上述使用简单UDF时的pyspark由于需要使用UDF,因此DAG图中有BatchEvalPython
步骤:
BatchEvalPython过程
参考源码:spark/sql/core/src/main/scala/org/apache/spark/sql/execution/python/BatchEvalPythonExec.scala at master · apache/spark · GitHub
可以看到和这个名字一样直白,它就是每次取100条数据让python进程帮忙处理一下:
// 第58行:
// Input iterator to Python: input rows are grouped so we send them in batches to Python.
// For each row, add it to the queue.
val inputIterator = iter.map { row =>
if (needConversion) {
EvaluatePython.toJava(row, schema)
} else {
// fast path for these types that does not need conversion in Python
val fields = new Array[Any](row.numFields)

● 任务: 请把这段讲 BatchEvalPython 的文档段落一字不改地誊录出来，从含有“上述使用简单UDF时的pys”的那处开始，写到“EvaluatePython.toJava(row, schema)”为止。 下面这些行是另一份独立的材料，与上面的文档段落无关。

● 数据摘录:
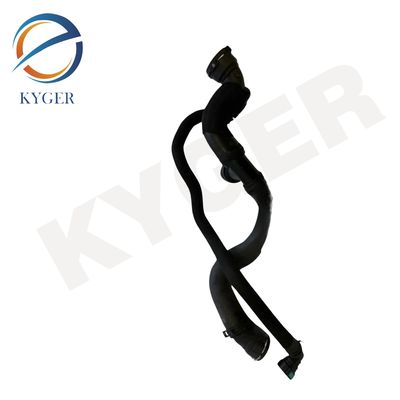 Buy LR095226 Engine Cooling Water Pipe For Land Rover Range Rover 2013-2022 L405 Range Rover Sport 2014-2022 L494 online manufacture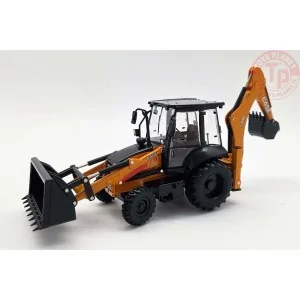 1/50 CASE 570 V ELIGOR 600065 ALTRE MARCHE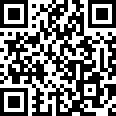 QRコード https://mirunuku.net/?cid=1oyj00014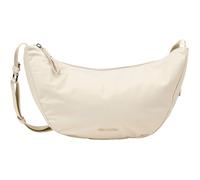 Marc O'Polo Elina Crossbody Bag S Natural Stone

● 书面解答:
上述使用简单UDF时的pyspark由于需要使用UDF,因此DAG图中有BatchEvalPython
步骤:
BatchEvalPython过程
参考源码:spark/sql/core/src/main/scala/org/apache/spark/sql/execution/python/BatchEvalPythonExec.scala at master · apache/spark · GitHub
可以看到和这个名字一样直白,它就是每次取100条数据让python进程帮忙处理一下:
// 第58行:
// Input iterator to Python: input rows are grouped so we send them in batches to Python.
// For each row, add it to the queue.
val inputIterator = iter.map { row =>
if (needConversion) {
EvaluatePython.toJava(row, schema)